If this trailer (for Oliver Stone’s W.) were just a joke, it would be a great joke. We’ll see what happens with the movie.
Music Video: Stars/”Bitches in Tokyo”
“This is what you’re worried about: something called The New York Dolls.”
Music Video: Vampire Weekend/”Oxford Comma”
It’s probably too soon for the Wes Anderson homage videos, but whatever.
Criterion Collection, High-Definition Division
Speaking of Wes Anderson, The Criterion Collection has just announced details on its November (delayed from October) opening salvo of Blu-ray Disc releases, and it’s a doozy. Bottle Rocket. Chungking Express. (Swoon.) The Third Man. The Man Who Fell to Earth. And The Last Emperor. Five solid selections from five great directors — and two films (the one with Faye Wong and the one with Orson Welles) that I absolutely adore. I am so there.
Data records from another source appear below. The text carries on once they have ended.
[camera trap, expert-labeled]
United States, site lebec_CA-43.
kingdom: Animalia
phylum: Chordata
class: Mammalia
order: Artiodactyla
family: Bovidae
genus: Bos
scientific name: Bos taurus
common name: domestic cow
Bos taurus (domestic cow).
In a happy development for cult and genre-film fans, non-English-language offerings beyond the highbrow are continuing to trickle out on Blu-ray Disc. And while you can’t buy a HD copy of My Blueberry Nights in the U.S. (and with the dollar in the toilet, who can afford to import movies these days?), you can pick up this lesser-known Thai horror-fantasy from 2006. Directed by Pleo Sirisuwan, it’s a low-budget adventure about the various creatures — human, humanoid and otherwise — lurking deep inside the jungle. It’s one of those movies where the hero’s face gets more and more jacked up and bloody as it goes along.
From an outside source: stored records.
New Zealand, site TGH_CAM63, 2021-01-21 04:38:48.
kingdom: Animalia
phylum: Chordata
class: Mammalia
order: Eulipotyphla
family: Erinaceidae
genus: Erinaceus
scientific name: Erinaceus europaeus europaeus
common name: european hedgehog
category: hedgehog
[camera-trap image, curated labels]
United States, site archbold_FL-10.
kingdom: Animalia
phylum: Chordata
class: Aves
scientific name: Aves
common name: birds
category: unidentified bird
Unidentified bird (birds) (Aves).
Watching the quick-moving but grueling horror movie The Ruins [my original review is here] on its theatrical release — a bare three months ago! — was an intriguing enough experience that it sent me running immediately to grab a copy of the source novel that author Scott Smith adapted for the screen. Reading the book was somewhat confusing, since the characters’ fates were scrambled on the way to the multiplex and my brain struggled a little bit to keep the movie’s characters at bay as I dug into the novel. But it’s a more satisfying version of the story, owing largely to Smith’s literary tactic of shifting the narrative perspective, round-robin style, from character to character, a virtuoso move that the film (maybe wisely) doesn’t even consider emulating. The book lets you get far enough into the heads of its doomed characters — and telescopes the scope of the action across a long enough period of time — that their actions, and eventual insanity, become more understandable.